NVIDIA / spark-rapids-tools

User tools for Spark RAPIDS
Apache License 2.0
43 stars 34 forks source link

[FEA] Improve Logging in Tools #1038

Open parthosa opened 1 month ago

parthosa commented 1 month ago

For every tools run using the python CMD, log files are stored at $HOME/.spark_rapids_tools/logs/qual_2024xxx.logs.
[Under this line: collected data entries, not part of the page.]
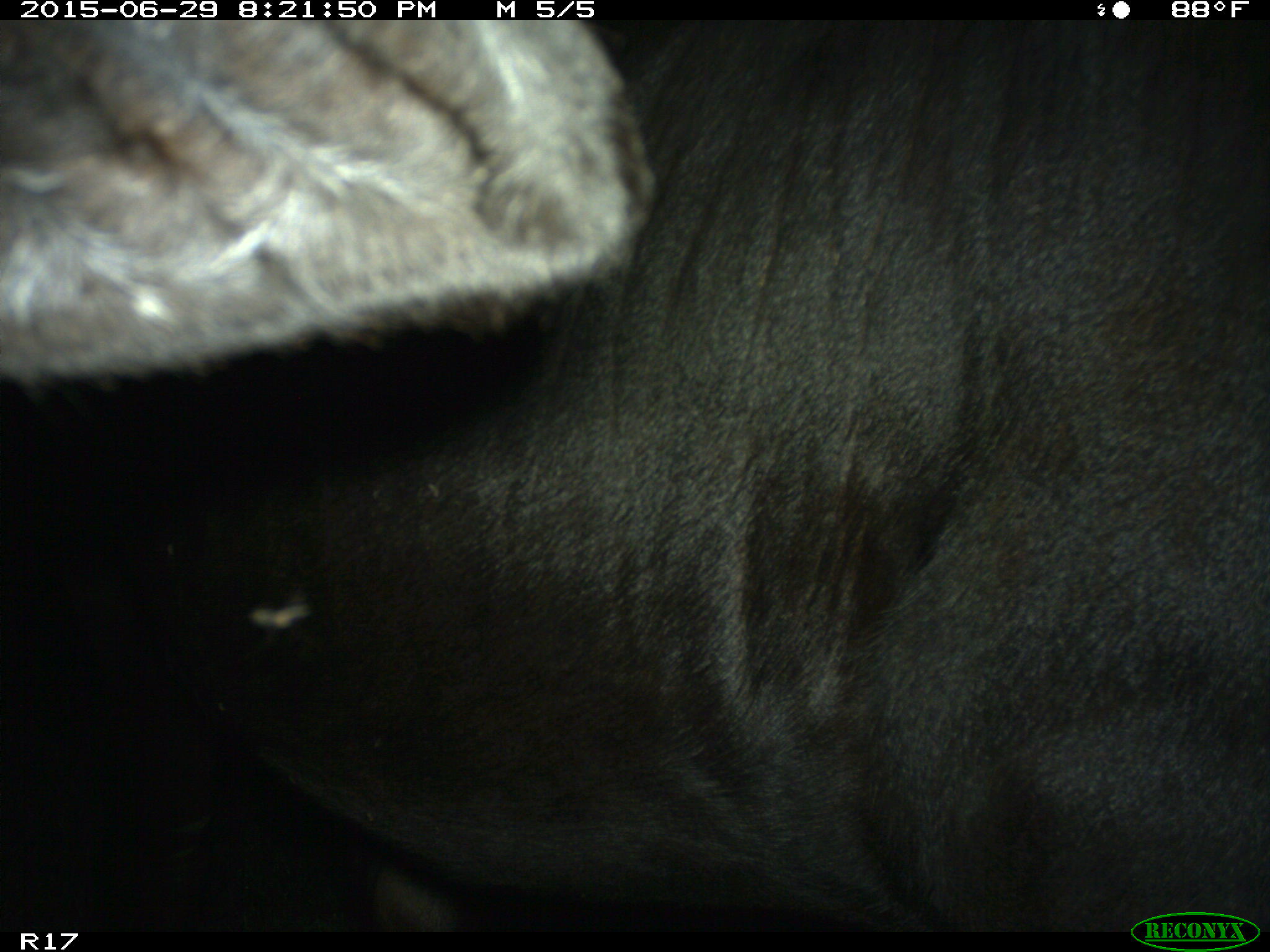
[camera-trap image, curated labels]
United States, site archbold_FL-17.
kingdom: Animalia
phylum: Chordata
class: Mammalia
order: Artiodactyla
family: Bovidae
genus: Bos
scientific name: Bos taurus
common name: domestic cow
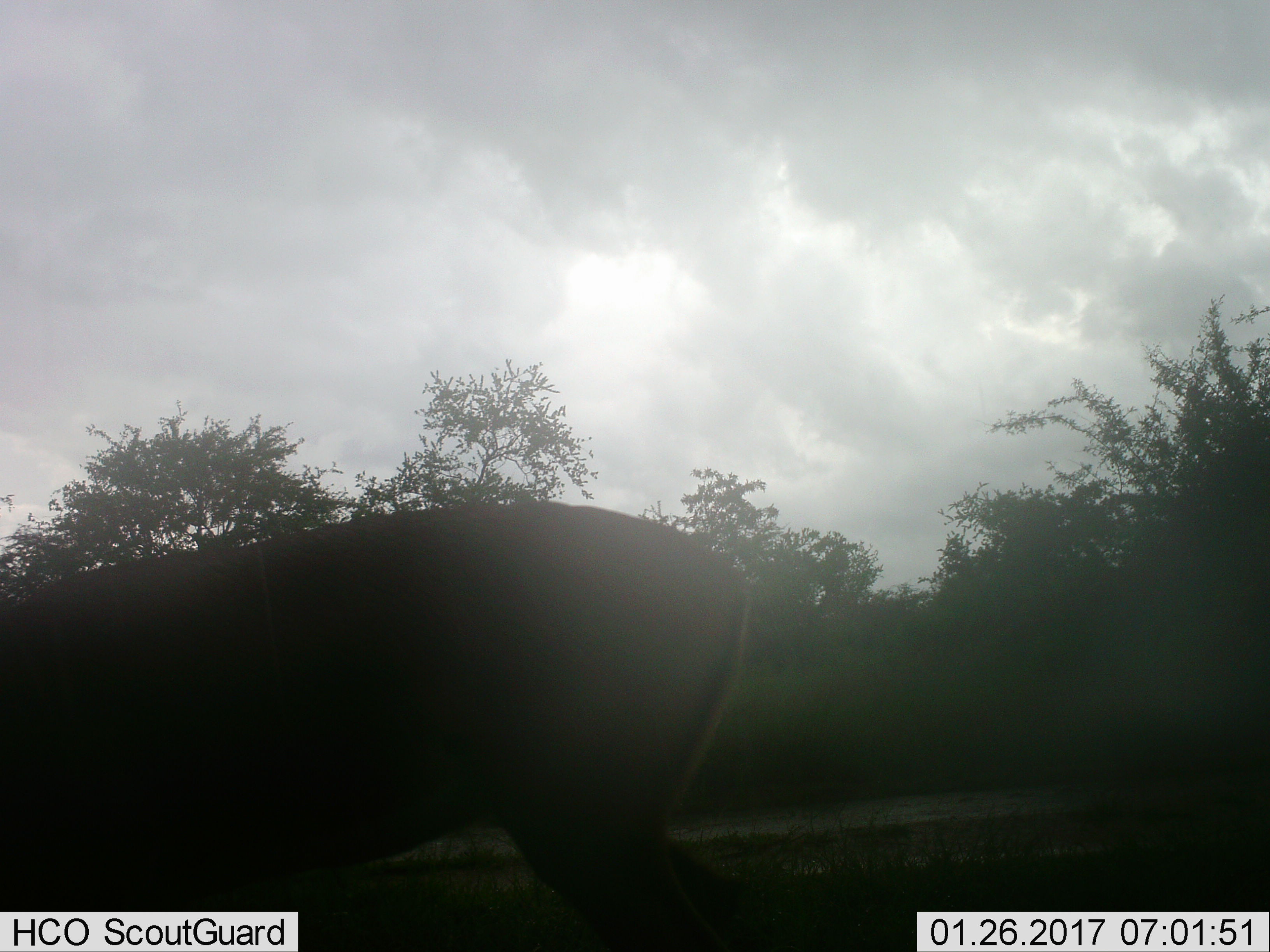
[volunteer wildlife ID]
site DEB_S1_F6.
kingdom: Animalia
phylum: Chordata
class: Mammalia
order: Artiodactyla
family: Bovidae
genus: Aepyceros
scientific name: Aepyceros melampus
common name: impala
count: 1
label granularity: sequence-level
However, there are some areas where we can improve the overall logging:

### Tasks
- [ ] JAR logs are not captured when running from user tools (python CMD), even when the user runs with the `--verbose` mode. #735 
- [ ] Log files do not store logs at the ERROR level. We should store ERROR level logs in log files.
- [ ] For all ERROR logs in the except part of a `try-except` block, we should include the [filename:line number] or a traceback of at least the last two method calls for better debugging.
- [ ] In Python, caught exceptions shown as ERROR logs should include line numbers or trimmed traceback.
- [ ] Console output from Python Qualification CMD shows the directory structure of all apps in the `raw_metrics` folder. It becomes difficult to scroll, especially if the CMD was run on many event logs at once.
- [ ] https://github.com/NVIDIA/spark-rapids-tools/issues/1070
- [ ] https://github.com/NVIDIA/spark-rapids-tools/issues/735
- [ ] https://github.com/NVIDIA/spark-rapids-tools/issues/1057
amahussein commented 1 month ago

There is an open issue to generate log files from core tools. We should look into that first, because then we won't need to pipe the entire stdout/stderr into python memory before dumping it.

parthosa commented 1 month ago

Thanks @amahussein. Linked it in the description.